# PASSAGE TO READ
Suitable soils and optimum pH

Gravels and free-draining soils with a pH 6.5-8.

When to sow

Lucerne must be sown into warm soils and is often undersown to a spring cereal crop as it is slow to establish. Reducing the cereal seed rate by a third and cutting it as arable or wholecrop silage will give lucerne the best start. Alternatively, sow in the summer following an early-harvested cereal such as winter barley. The middle of August is the latest date for sowing if a good seed bed can be made and there is sufficient moisture available.

How to sow

The seed of lucerne is small and needs to be sown to a maximum depth of 15mm otherwise a patchy, thin crop will result. Roll before and after sowing to help achieve fast germination and weed competitiveness. Sowing with a companion grass mix helps out-compete weeds enabling lucerne leys to be left down for longer. Herbicides exist but are limited and it is good practice to obtain a clean seedbed prior to sowing.

# INFORMATION SHOWN
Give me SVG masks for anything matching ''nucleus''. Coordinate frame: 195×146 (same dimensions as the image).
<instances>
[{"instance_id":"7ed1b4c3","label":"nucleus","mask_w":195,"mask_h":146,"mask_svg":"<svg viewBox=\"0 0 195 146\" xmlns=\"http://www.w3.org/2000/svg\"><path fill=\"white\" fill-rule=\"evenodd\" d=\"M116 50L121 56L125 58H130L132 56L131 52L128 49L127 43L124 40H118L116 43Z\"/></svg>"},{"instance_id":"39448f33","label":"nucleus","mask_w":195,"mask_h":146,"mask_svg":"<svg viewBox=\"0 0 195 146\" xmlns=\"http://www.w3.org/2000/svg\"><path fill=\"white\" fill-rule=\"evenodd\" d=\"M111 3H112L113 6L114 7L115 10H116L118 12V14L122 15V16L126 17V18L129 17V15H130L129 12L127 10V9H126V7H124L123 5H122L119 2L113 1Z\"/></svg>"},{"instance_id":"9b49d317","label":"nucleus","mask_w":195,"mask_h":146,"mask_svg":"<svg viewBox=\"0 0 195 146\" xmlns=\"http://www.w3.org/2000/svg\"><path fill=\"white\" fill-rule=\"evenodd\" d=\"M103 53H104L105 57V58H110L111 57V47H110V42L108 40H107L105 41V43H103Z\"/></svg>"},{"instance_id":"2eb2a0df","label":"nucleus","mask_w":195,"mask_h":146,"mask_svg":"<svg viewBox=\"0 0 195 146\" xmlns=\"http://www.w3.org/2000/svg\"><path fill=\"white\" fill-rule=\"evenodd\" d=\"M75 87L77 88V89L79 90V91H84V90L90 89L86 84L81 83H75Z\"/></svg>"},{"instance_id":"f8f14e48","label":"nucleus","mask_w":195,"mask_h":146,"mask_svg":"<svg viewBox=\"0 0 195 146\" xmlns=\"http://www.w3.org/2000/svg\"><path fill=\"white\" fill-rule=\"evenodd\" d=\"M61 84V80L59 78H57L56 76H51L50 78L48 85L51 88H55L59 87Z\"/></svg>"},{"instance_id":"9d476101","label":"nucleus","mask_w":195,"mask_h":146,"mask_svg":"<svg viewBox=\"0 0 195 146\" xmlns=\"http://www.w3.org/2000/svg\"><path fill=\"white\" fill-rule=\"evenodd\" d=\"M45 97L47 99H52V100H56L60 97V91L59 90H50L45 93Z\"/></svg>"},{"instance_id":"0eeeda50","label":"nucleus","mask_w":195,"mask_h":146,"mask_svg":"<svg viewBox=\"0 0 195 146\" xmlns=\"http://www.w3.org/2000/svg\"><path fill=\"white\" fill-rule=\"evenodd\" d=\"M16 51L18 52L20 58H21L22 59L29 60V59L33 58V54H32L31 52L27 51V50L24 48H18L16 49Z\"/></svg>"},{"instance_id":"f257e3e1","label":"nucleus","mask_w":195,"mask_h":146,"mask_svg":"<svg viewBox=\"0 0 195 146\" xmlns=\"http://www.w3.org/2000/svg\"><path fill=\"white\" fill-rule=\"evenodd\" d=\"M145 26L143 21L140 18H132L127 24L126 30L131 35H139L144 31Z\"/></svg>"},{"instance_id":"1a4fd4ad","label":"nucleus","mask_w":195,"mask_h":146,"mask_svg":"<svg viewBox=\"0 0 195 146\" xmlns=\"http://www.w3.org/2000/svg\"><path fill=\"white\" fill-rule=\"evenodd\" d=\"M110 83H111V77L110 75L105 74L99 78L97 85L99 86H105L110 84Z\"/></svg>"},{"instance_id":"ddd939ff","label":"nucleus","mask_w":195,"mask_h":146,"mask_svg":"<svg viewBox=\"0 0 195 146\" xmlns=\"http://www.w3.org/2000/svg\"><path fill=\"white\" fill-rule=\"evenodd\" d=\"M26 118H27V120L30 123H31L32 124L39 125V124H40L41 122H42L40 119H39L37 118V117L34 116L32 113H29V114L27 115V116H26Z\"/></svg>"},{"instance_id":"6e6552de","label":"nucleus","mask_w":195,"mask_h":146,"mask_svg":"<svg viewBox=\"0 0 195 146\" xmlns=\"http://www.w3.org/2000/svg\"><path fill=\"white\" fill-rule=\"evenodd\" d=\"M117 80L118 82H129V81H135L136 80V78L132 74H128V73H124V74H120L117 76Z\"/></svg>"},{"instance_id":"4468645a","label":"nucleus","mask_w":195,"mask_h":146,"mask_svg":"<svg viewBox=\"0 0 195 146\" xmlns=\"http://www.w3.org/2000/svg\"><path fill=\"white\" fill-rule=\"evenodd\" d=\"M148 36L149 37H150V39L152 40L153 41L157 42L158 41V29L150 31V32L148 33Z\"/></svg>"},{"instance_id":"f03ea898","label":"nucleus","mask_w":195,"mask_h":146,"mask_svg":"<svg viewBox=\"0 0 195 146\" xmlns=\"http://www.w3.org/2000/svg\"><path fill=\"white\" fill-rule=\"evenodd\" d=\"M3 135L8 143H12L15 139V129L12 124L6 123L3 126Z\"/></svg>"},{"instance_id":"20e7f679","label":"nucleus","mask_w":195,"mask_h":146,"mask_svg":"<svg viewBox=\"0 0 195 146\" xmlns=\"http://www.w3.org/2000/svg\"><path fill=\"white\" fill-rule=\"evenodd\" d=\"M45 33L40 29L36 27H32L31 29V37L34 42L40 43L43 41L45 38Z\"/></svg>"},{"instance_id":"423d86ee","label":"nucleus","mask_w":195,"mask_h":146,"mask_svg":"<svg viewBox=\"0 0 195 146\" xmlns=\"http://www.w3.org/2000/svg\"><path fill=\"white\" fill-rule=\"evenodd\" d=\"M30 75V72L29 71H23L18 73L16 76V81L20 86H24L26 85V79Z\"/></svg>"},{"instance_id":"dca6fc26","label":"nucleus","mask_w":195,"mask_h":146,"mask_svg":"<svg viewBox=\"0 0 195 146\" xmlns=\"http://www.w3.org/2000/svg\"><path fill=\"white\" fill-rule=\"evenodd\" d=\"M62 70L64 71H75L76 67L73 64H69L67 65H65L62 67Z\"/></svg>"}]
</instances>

# TASKS TO PERFORM
1) Copy the lucerne sowing passage word for word, starting with "The seed of" and going on through "prior to sowing.".
2) How would you carry on the lucerne sowing passage from the point where it stops?

# RESPONSES
1)
The seed of lucerne is small and needs to be sown to a maximum depth of 15mm otherwise a patchy, thin crop will result. Roll before and after sowing to help achieve fast germination and weed competitiveness. Sowing with a companion grass mix helps out-compete weeds enabling lucerne leys to be left down for longer. Herbicides exist but are limited and it is good practice to obtain a clean seedbed prior to sowing.

2)
Management

Following a direct spring sowing a light cut may be taken in mid August. From a summer sowing or an undersowing there will be little to cut in the first year. Leave until the following spring when it should be cut for the first time in early June at almost full flowering. Thereafter cut at the bud stage as this provides the ideal balance between yield and quality. Two or three further cuts follow at six week intervals. After cutting, the crop needs wilting so that it contains less than 70% moisture when made into baled silage. Hard or frequent grazing should be avoided especially during its first year as the crop will not tolerate it. Lucerne can also cause bloat when grazed.

Nutrient requirements

Although lucerne requires no N once established it can be beneficial to apply 25kg N/ha to an autumn sowing to promote rapid plant development. P and K requirements are higher than for grass and should be maintained at ADAS Index 2 to maintain yields.

Yield and nutrient data

14t DM/ha annually. A well fermented lucerne/grass silage has a dry matter of 30%, a crude protein of 20%, a D-value of 60 and an ME of 9.7MJ.